Scooping up the yellow towels and the robe, I headed off to the shower, locked the door behind me and started when I caught my reflection in the mirror.
‘God damn it,’ I said, putting a hand on my heart as if to push it back into the correct position. Would I ever stop seeing a stranger with a blue bob in the mirror? It’s not that it didn’t suit me – it actually looked kinda cute, even if I did say so myself – but I’d had almost twenty-eight years of looking into a mirror and seeing a face framed with flowing brown locks. Before all this I was almost sensible-looking, when I wasn’t on stage. But since – what had Jimmy called it? – my makeover from the Cyndi Lauper school of beauty, I looked a lot more like the wacky idiot I probably was deep down.
I rested my hands either side of the sink and looked my reflection dead in the eye, trying to see past my weird disguise down to the person I really was. A pair of wary green eyes stared back at me. They had an emptiness to them, a despair.
I turned to the shower for a moment, switched on the faucet and sighed at the soft pattering sound the water made. A sound that meant refreshment and relief. That gentle burbling banished the awkward silence that’d been growing between me and my reflection.
I kicked off my shoes and was about to pull my sweater dress over my head when I paused and sighed again. This time, not out of relief. Lowering my arms, I turned, leaned on the sink and looked into the glass.

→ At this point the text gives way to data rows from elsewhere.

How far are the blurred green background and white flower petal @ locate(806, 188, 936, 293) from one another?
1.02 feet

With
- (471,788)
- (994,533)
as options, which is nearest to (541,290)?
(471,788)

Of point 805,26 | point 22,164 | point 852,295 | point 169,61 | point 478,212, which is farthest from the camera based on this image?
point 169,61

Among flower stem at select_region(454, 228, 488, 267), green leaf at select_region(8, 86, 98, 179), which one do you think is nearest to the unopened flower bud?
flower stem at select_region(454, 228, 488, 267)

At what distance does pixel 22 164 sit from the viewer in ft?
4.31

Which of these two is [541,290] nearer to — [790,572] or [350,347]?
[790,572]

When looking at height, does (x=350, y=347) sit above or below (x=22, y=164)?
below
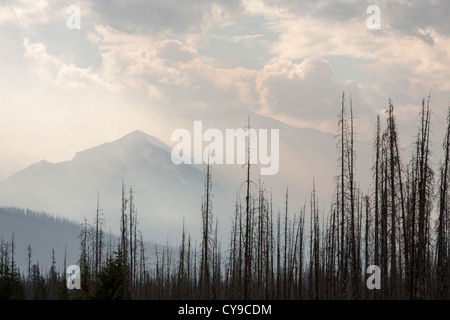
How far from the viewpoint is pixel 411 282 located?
2723 centimetres

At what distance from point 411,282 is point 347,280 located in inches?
176

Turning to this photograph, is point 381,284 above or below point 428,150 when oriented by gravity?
below

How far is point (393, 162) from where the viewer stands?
101 ft

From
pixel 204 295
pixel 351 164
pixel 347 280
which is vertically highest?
pixel 351 164

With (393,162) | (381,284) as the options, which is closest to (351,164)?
(393,162)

‘I’m real sorry for gettin’ you into this,’ I said to the woman in the mirror. ‘I’m sorry for so much that I’ve done to you. I haven’t exactly treated you right the last twenty-seven years. Fact is, all I’ve done is hurt you. By being ashamed of you.’ The woman’s eyes came over all watery. ‘But I’m going to change that,’ I said to her, quick as I could, before she turned on the waterworks. ‘It is going to change, Bonnie.’ The woman in the mirror flinched at the sound of me speaking her name out loud. ‘Something has to. You deserve better than what you’ve had.’
I put my hand over my mouth to smother a weak chuckle and I shook my head.
Neat. Talking to yourself in the mirror. That’s always a sign of spectacular mental health.
I looked down into the endless blackness of the plughole and then back up at my reflection, searching for something, any clue to who I really was and what my next step should be.
But the woman in the mirror was giving away nothing.
Maybe Esther was right. That somehow this was an opportunity disguised as a disaster, a wake-up call. Oh boy, it’d been that alright.
I could never go back to my old life in Atlantic City, and I wasn’t wanted back in Detroit. What I was meant to do now, I had no idea.